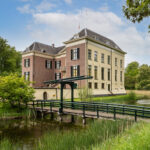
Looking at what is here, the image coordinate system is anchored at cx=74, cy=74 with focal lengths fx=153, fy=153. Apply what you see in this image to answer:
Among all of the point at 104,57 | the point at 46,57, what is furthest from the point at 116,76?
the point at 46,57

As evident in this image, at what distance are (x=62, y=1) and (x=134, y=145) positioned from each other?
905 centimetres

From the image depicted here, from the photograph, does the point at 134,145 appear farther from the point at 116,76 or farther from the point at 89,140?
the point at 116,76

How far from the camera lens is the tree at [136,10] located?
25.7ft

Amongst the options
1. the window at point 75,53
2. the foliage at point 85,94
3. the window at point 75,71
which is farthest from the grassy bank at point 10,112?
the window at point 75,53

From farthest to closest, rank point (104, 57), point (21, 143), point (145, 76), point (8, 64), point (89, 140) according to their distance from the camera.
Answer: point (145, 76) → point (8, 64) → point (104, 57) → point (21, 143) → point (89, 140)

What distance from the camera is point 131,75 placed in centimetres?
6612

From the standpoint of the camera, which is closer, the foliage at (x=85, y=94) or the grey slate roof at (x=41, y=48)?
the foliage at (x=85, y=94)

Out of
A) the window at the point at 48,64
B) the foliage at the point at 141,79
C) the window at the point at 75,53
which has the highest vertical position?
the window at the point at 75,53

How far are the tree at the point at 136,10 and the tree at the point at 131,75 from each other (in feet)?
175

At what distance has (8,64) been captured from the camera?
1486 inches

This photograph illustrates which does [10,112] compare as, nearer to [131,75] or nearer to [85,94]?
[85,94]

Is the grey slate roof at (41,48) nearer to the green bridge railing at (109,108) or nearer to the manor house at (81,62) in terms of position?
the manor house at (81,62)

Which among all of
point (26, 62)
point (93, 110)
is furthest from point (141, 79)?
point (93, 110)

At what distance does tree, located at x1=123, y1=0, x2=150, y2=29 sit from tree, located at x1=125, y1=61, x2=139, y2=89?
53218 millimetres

---

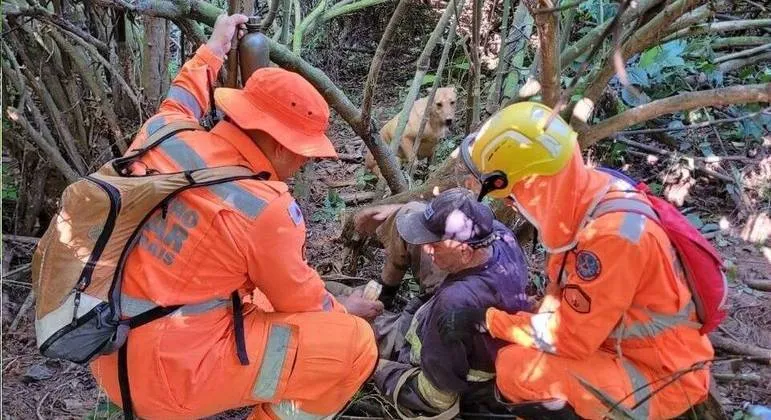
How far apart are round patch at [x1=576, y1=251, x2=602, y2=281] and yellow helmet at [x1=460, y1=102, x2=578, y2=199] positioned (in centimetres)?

---

List every line of the data above that contains the word "other". Matches must have the same case.

FINISHED ANSWER:
As evident in this image, at what distance are (x=62, y=1) and (x=134, y=145) positioned from each other?
How far are the tree at the point at 136,10 and the tree at the point at 131,75 from each other (in feet)?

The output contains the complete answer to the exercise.